Al Qaeda, the terrorist organization led by bin Laden, has been identified as the organization behind terrorist acts against the United States, the most renowned being the September 11, 2001 attacks on New York and Washington, D.C. The United States demanded the surrender of bin Laden for his part in 9/11, but the Taliban refused to give him up, claiming that Pashtunwali (specifically, their concept of hospitality and the responsibility of a host to protect a guest) did not allow them to. In the recent conflict, pro-American fighters decimated the Taliban’s fighting force and their rule ended. A provisional government has been established, and the country is tentatively beginning, once again, to rebuild.


Slide 17 – Refugees
Aconsequence of the constant strife and warfare in Afghanistan has been the flood of refugees seeking to escape.
Slide 18 - People
Oerview. Afghanistan has never been inhabited by only one ethnic group. Its ethnic mosaic has no precise boundaries, nor is its national culture uniform. Few of its ethnic groups are indigenous and few maintain racial homogeneity. The modern country's boundaries were determined by the interests of foreign powers, and on every side they cut arbitrarily through land traditionally occupied by one ethnic group or another. Within Afghanistan there are over 40 major ethnicities who speak over 50 separate languages or dialects. Its citizens naturally identify with those who speak their language and share their culture. Their loyalty is first to their local leaders and their tribe. Identification with an abstract Afghan nation has always been fragile.

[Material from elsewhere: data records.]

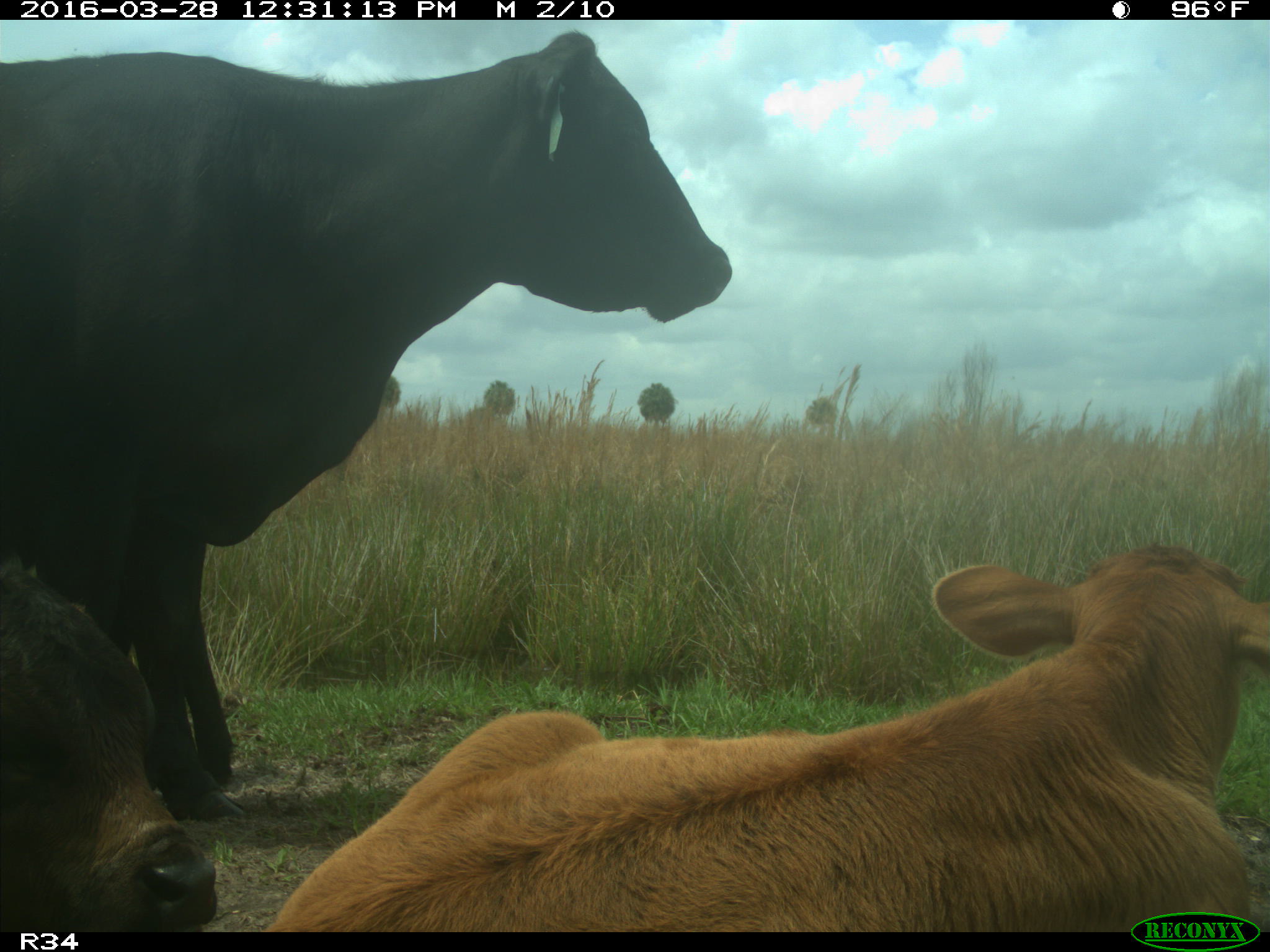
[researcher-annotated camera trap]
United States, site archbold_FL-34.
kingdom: Animalia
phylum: Chordata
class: Mammalia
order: Artiodactyla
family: Bovidae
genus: Bos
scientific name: Bos taurus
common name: domestic cow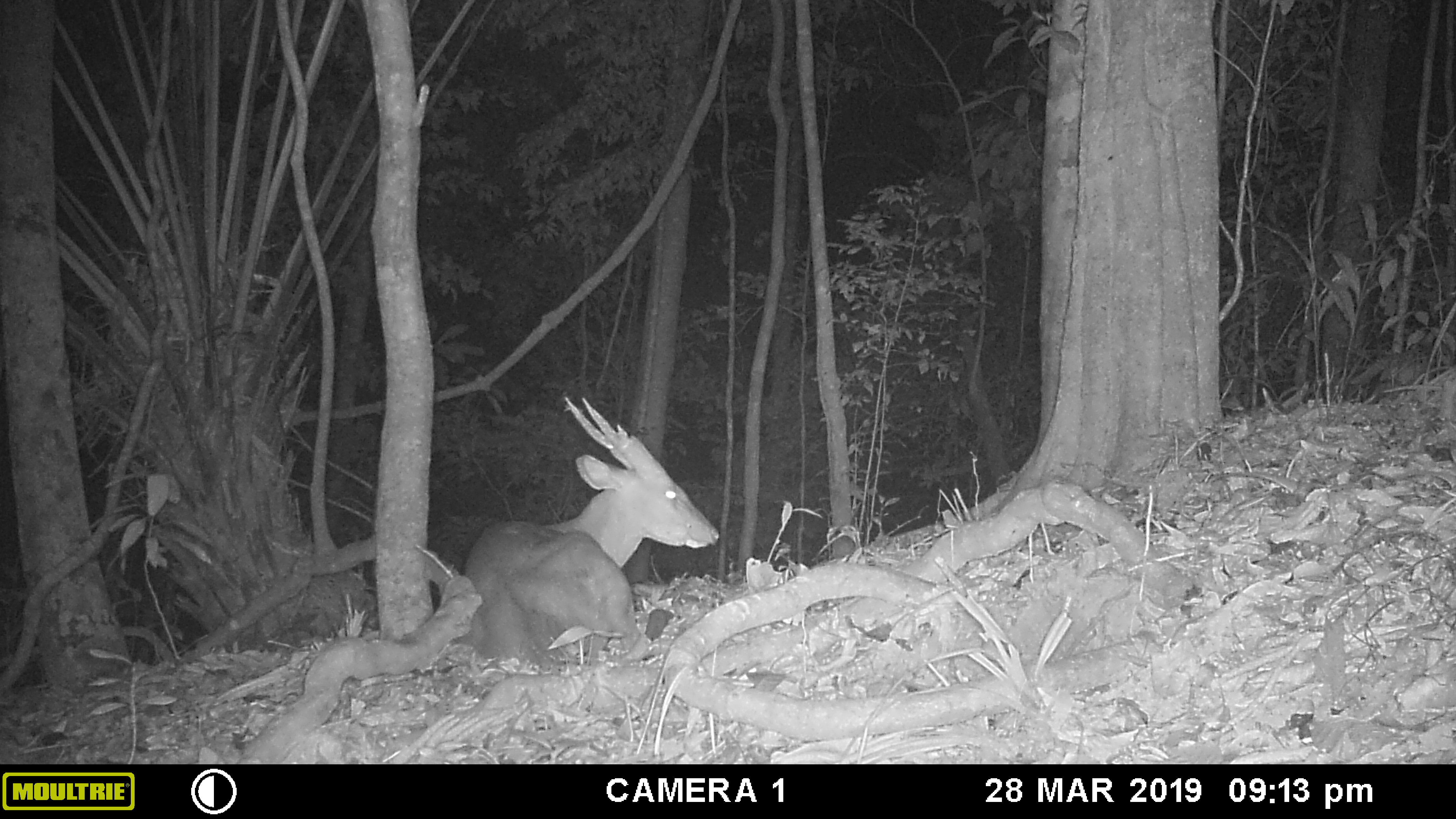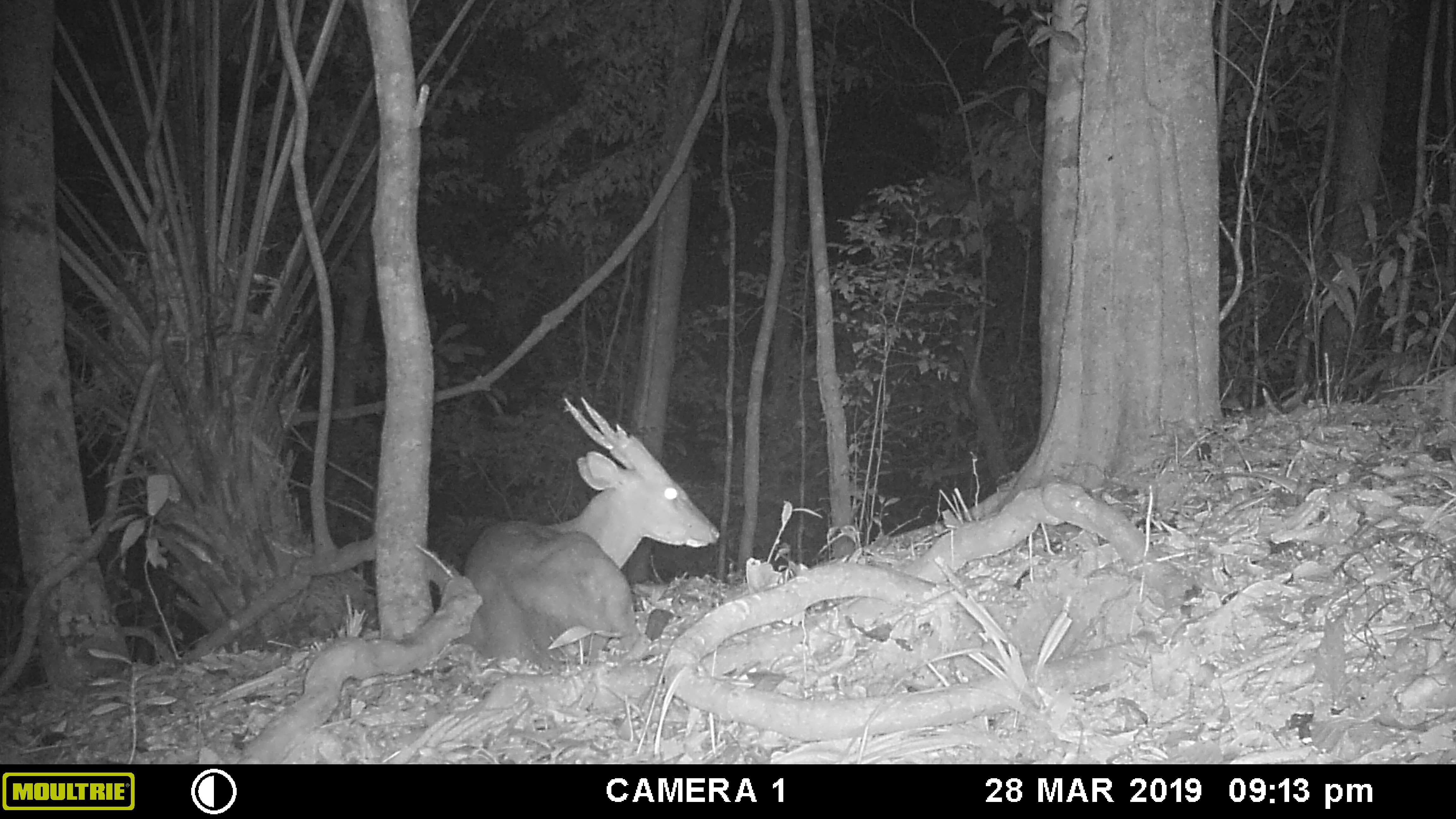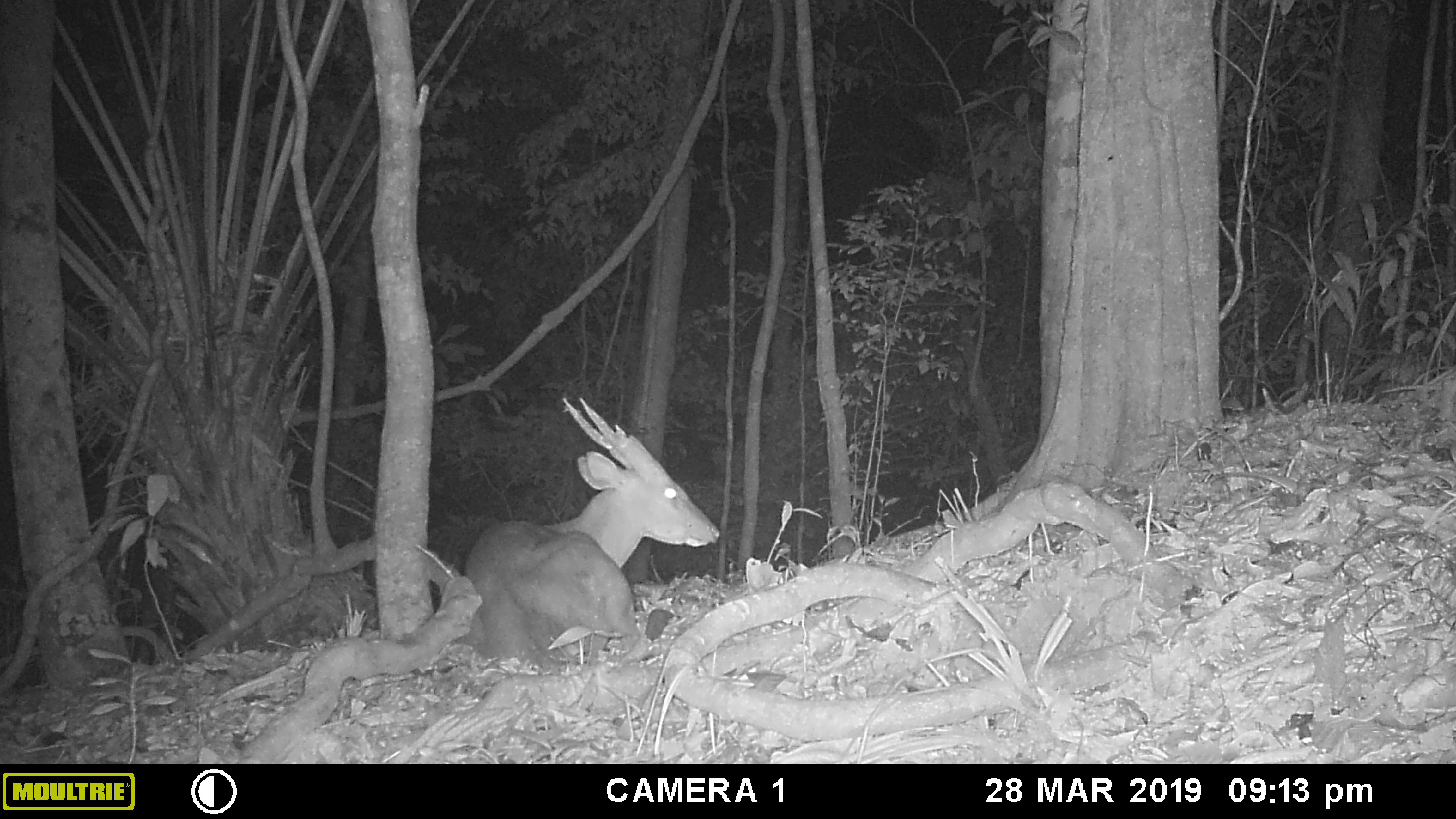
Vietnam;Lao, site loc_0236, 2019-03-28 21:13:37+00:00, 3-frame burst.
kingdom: Animalia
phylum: Chordata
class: Mammalia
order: Artiodactyla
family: Cervidae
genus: Muntiacus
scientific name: Muntiacus vuquangensis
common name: large-antlered muntjac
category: large antlered muntjac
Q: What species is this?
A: Large antlered muntjac (large-antlered muntjac) (Muntiacus vuquangensis).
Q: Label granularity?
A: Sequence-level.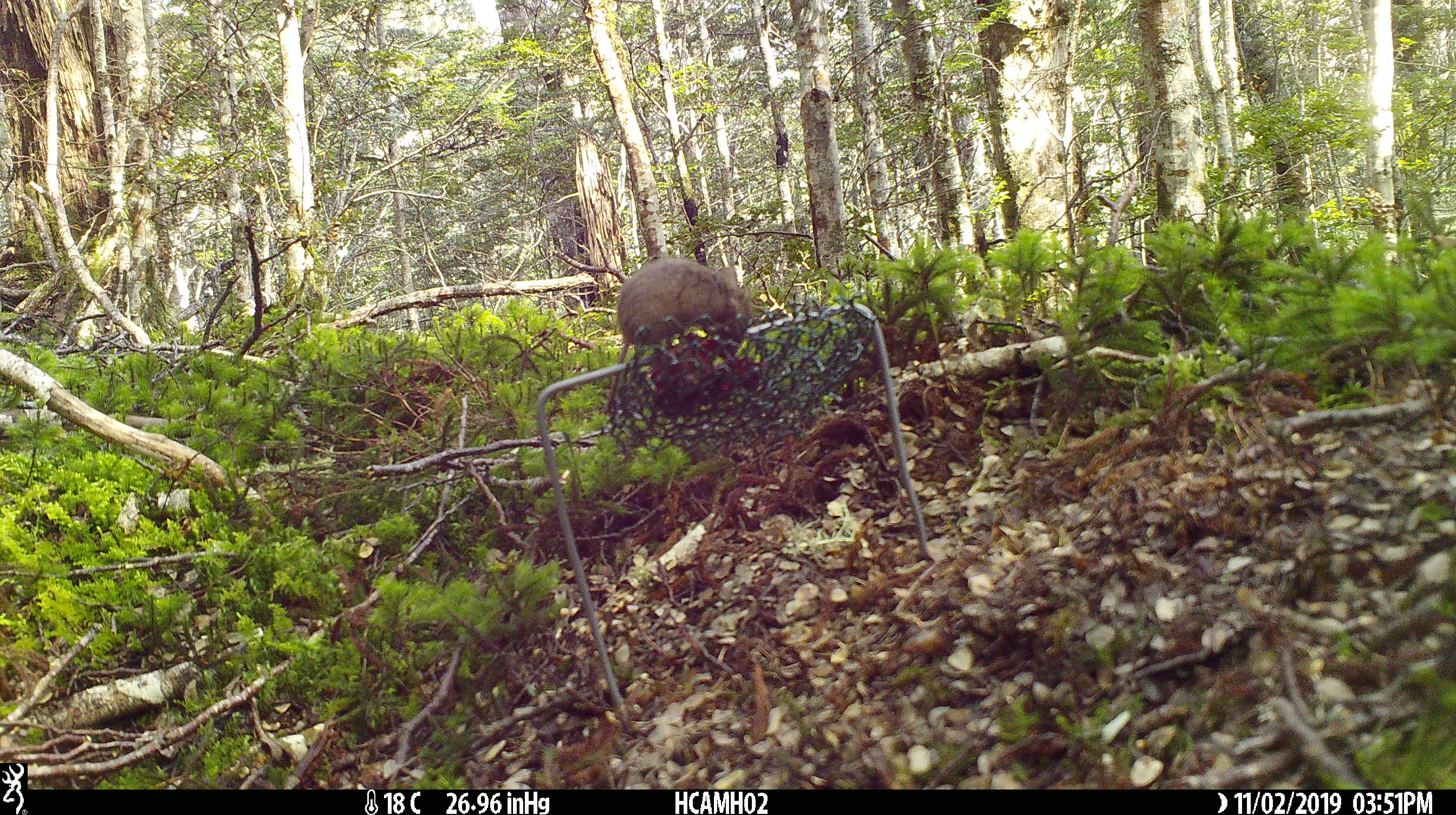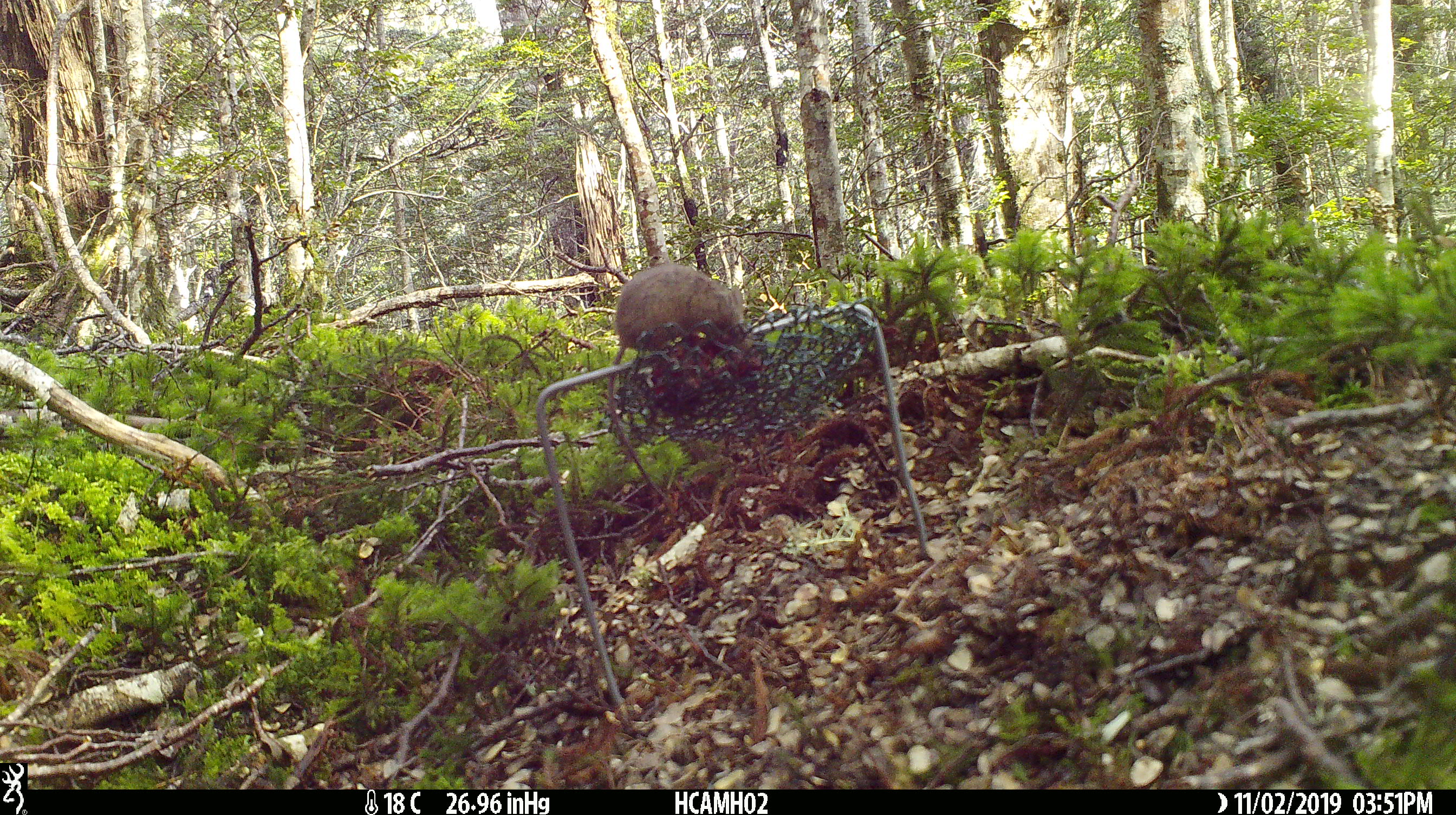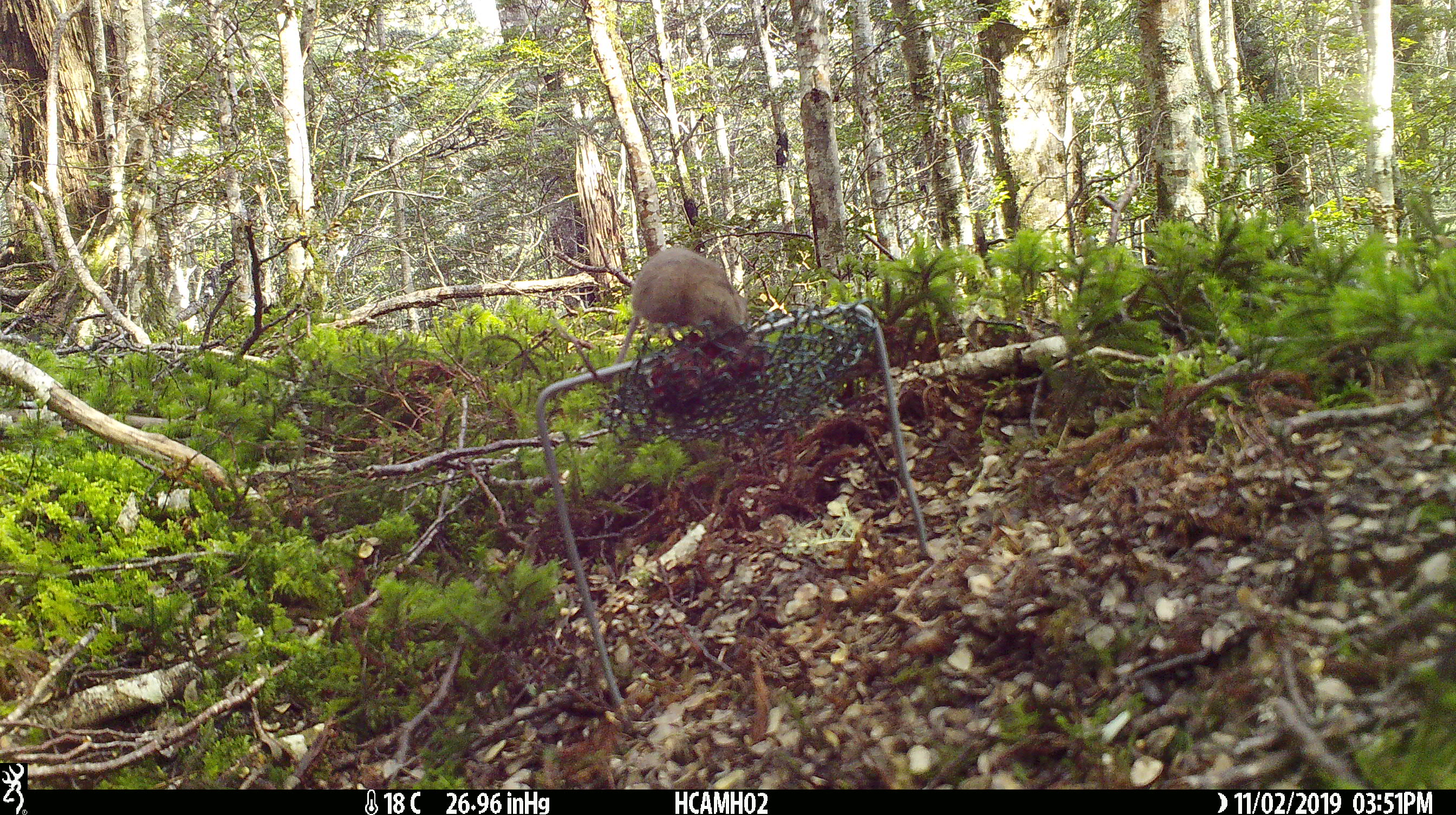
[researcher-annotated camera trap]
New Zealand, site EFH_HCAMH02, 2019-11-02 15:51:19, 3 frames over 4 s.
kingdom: Animalia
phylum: Chordata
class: Mammalia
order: Rodentia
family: Muridae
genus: Mus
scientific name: Mus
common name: mouse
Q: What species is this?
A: Mouse (Mus).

While the different groups differ in language and culture, they also share fundamental qualities. One of the most striking qualities of the Afghan people is their toughness and resilience. Popular culture is based on tradition, steeped in religion and colored by tribal war, romance, and magic.

There has never been an accurate population census taken in Afghanistan, but the most common estimate is approximately 28 million. One out of five people are thought to be in refugee camps along the country’s borders and in neighboring nations. Pakistan has given refuge to 3 million Afghan refugees.